-EvA-


Premium (Pro), Düsseldorf

Gedankenverloren ...

(inspiriert durch die Idee von Orange and Yellow Bilder mit Geschichten zu verbinden :)


Gedankenverloren schaute sie aus dem Fenster, während der Kutscher den Pferden die Peitsche gab. Vier prächtige, schwarze Rösser mit wehendem, langem Haar waren vor dem glänzend schwarz lackierten Wagen gespannt. Immer wieder hallte des Kutschers antreibender Schrei durch die Stille der vorbeifahrenden Landschaft. Er wollte die Lady noch vor Dunkelheit an ihr Ziel gebracht haben. Es dämmerte bereits und sie hatten noch einen langen Weg vor sich.

Sie fröstelte und zog ihren Umhang ein wenig fester zu, obgleich sie wusste, dass dies wenig half. Hätte sie geahnt, wie schnell der Sommer dem Herbst wich, hätte sie eine Decke mit eingepackt. Wehmütig schaute sie dem Sonnenuntergang zu. Wie schnell doch alles vorüber ging. Eben noch war sie in ihrer Sommerresidenz am Meer und nun auf dem Weg nach Hause. Die Winter am Meer mochte sie nicht und zog es vor, diese im Landesinneren zu verbringen. Das erschien ihr immer ein wenig wärmer, als an der stürmischen Küste.

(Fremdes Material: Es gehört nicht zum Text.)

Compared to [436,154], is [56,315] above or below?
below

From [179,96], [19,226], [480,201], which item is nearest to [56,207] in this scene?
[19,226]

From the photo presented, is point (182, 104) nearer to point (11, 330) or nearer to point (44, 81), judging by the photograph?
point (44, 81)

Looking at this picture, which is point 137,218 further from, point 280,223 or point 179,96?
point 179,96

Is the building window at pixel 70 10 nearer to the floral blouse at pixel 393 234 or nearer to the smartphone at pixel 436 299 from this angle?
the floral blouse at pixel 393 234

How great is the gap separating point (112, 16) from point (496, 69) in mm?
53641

Die Pferde jagten in schnellem Galopp über die unbefestigte Straße, doch plötzlich lautes Wiehern, als sie jäh vom Kutscher nach rechts geführt wurden. „Was machst Du?“ rief sie dem Kutscher durch das kleine Fenster zwischen ihr und dem Kutschbock zu. „Das ist der falsche Weg!“ Doch er antwortete ihr nicht und fuhr Richtung Wald, anstatt auf der Straße zu bleiben. „Verdammt, was soll das? Wo fährst Du hin? Soll das eine Abkürzung sein? George, sag’ mir auf der Stelle, wo wir hinfahren!“ wetterte die Lady, aber sie erhielt keine Antwort. Maßlos ärgerte sie sich über diese Ungehörigkeit, doch was sollte sie tun? Bei dem Tempo war an ein Aussteigen nicht zu denken. Immer wieder klopfte sie mit einem Buch an die Kutschwand und schimpfte, doch keine Reaktion seitens des Kutschers. Er hielt direkt auf den Wald zu. Langsam wurde ihr mulmig zu Mute. Das war überhaupt nicht seine Art, dieses Ungehorsame. Sie beschloss, ihre Stimme zu schonen und lehnte sich, kochend vor Wut, zurück in Erwartung, wo er sie wohl hinbringen würde.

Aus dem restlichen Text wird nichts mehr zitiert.